Tel que dit supra, le préjudice pour licenciement vexatoire est distinct de celui réparé par une indemnité pour licenciement sans cause réelle et sérieuse. Autrement dit, quand bien même les causes du licenciement s’en trouvent justifiées, il n’en demeure pas que l’employeur ne peut dérober au devoir du ménagement. En somme, les circonstances brutales du licenciement sont susceptibles de caractériser un préjudice, à part entière, fondant l’octroi d’une indemnité spécifique.
A cet égard, le montant des dommages et intérêts, distincts des réparations liées à la procédure de licenciement, est fonction du préjudice subi, s’appuyant, entre autres, sur :
- l’ancienneté
- l’atteinte à l’image, la réputation
- la souffrance morale.
Le préjudice sera réparé à travers des dommages-intérêts. Un licenciement brutal et vexatoire qui s’accompagne d’une dispense d’activité pour la période de préavis avec impossibilité pour le salarié de saluer ses collègues mais aussi de s’expliquer sur les raisons de son départ avec pour conséquence que son image et sa réputation seraient détériorées au sein de la société peut justifier par exemple le paiement d’une somme de 8.000 euros à titre de dommages et intérêts concernant les conditions vexatoires de la rupture [11].
Faute grave et licenciement vexatoire.
La faute grave "résulte d’un fait ou d’un ensemble de faits imputables au salarié qui constitue une violation des obligations découlant du contrat de travail ou des relations de travail d’une importance telle qu’elle rend impossible le maintien du salarié dans l’entreprise pendant la durée du préavis" [12].

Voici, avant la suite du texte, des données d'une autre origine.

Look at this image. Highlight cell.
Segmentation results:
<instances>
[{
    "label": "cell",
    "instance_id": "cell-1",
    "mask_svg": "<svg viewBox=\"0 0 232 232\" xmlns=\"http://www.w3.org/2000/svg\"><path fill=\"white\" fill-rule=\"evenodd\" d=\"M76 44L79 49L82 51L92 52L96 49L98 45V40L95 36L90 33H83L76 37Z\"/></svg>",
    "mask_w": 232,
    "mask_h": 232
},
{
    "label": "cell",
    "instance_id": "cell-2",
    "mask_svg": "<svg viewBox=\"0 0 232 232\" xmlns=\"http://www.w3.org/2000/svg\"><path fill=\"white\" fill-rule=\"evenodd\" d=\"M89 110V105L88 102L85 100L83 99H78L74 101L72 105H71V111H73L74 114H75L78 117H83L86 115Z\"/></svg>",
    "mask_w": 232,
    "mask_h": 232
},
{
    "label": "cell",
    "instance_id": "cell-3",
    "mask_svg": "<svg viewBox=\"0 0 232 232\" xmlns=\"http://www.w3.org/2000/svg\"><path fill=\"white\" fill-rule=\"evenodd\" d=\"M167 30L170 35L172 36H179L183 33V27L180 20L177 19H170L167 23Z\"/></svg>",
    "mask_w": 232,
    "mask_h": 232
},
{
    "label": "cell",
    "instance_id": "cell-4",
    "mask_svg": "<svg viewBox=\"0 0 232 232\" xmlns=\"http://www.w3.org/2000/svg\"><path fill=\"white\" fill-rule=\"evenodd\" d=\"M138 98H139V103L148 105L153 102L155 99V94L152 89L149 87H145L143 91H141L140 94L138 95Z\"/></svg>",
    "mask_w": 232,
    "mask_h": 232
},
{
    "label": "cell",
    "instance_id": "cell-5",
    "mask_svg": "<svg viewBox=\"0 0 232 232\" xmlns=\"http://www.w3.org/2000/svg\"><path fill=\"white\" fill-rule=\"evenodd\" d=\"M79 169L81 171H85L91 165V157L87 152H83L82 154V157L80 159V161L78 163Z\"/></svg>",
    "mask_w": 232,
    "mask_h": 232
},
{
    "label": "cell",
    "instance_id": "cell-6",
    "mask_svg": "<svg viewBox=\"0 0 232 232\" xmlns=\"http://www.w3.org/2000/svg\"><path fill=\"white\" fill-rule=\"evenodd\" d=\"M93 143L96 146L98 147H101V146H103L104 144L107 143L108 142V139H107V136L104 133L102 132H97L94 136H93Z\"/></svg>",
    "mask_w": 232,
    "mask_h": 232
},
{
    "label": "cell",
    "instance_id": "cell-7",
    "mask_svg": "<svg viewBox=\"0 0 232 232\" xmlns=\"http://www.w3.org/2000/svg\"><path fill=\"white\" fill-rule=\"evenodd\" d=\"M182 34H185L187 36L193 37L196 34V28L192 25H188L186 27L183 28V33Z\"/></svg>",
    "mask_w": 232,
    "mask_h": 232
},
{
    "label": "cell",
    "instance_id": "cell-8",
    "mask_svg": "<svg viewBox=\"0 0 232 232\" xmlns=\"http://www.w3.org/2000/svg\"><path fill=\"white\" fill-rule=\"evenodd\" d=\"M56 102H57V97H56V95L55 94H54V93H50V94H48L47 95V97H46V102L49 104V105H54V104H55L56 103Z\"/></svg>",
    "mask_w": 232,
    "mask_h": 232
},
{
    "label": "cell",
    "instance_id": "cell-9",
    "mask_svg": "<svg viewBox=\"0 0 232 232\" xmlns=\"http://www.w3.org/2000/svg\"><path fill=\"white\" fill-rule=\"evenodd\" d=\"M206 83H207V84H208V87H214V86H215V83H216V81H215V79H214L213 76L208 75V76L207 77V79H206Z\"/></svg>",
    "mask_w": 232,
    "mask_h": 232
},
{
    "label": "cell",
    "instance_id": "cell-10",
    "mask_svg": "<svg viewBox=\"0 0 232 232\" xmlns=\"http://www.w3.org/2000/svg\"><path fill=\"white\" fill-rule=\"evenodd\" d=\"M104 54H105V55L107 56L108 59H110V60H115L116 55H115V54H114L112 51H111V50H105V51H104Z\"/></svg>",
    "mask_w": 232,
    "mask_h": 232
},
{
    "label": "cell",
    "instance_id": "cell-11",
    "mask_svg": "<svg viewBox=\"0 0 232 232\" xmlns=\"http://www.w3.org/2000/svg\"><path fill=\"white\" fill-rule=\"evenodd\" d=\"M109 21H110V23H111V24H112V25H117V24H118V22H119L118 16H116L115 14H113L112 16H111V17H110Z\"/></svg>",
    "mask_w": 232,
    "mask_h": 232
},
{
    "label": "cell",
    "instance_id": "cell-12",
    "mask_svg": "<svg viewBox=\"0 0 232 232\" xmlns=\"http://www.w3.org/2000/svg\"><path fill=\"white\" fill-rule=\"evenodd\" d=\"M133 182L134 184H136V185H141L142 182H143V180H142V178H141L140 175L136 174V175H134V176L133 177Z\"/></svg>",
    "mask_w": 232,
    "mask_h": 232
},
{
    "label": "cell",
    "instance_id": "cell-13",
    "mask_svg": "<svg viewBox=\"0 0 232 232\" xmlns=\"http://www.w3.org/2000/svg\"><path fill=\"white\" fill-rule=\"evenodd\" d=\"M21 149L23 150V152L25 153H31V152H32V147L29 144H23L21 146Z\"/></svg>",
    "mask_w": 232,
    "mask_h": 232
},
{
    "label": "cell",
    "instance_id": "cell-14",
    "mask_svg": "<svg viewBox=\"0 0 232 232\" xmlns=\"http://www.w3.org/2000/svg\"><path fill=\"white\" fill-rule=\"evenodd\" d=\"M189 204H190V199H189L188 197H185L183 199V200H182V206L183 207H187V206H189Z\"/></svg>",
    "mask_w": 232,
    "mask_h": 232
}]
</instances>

D’un côté, la faute grave exige l’absence de préavis [13]. De l’autre, elle doit être caractérisée de telle sorte que la faute commise par le salarié justifie son éviction immédiate de l’entreprise [14].
En clair, la faute grave est exclusive de tout préavis : "L’employeur qui a laissé le salarié exécuter son préavis ne peut plus invoquer une faute grave" [15].
Compte tenu, à la fois, de la gravité des faits et leurs conséquences sur le contrat de travail "la mise en œuvre de la procédure de licenciement doit intervenir dans un délai restreint après que l’employeur a eu connaissance des faits fautifs allégués et dès lors qu’aucune vérification n’est nécessaire" [16].
En d’autres termes, la faute est tellement grave qu’elle nécessite que le salarié cesse dans la foulée ses fonctions. Ceci en fonction de la nature de la mise à pied afférente - provisoire ou définitive (Voir en sens : Licenciement pour faute grave/faute lourde : motifs et conséquences).
De même, la notion de "gravité" ne requiert point un ensemble de faits d’une certaine gravité : une seule faute suffit à constituer une faute lourde, à l’instar des violences ou injures envers l’employeur ou d’autres salariés [17].
Pourtant, le comportement violent d’un salarié qui est la conséquence directe du harcèlement moral ne constitue pas une faute grave : "L’agression verbale commise par le salarié résultait de son état pathologique, conséquence du harcèlement moral dont il était victime,... ce comportement ne constituait pas une faute grave rendant impossible le maintien de l’intéressé dans l’entreprise" [18].
En substance, indépendamment du caractère incontestable de la faute grave, le salarié licencié dans un contexte vexatoire, peut réclamer et obtenir des dommages et intérêts pour licenciement vexatoire, même s’il est licencié pour faute grave reconnue comme fondée. A ce titre : « Même lorsqu’il est prononcé en raison d’une faute grave du salarié, le licenciement peut causer au salarié en raison des circonstances vexatoires qui l’ont accompagné un préjudice distinct de celui résultant de la perte de son emploi et dont il est fondé à demander réparation » [19].
Dit autrement, l’attitude brutale et vexatoire de l’employeur dans la mise en œuvre du licenciement ouvre droit, au bénéfice du salarié, à des dommages et intérêts, nonobstant le motif inattaquable du licenciement.
En définitive, le manquement répréhensible du salarié ne justifie guère l’agissement brutal de l’employeur. La jurisprudence constante en la matière condamne ainsi les écarts et atteintes liés à la manière avec laquelle s’est déroulée la rupture.
C’est là un rappel aux obligations de bonne foi, de discrétion et de délicatesse par-delà la faute du salarié ou le motif légitime du licenciement.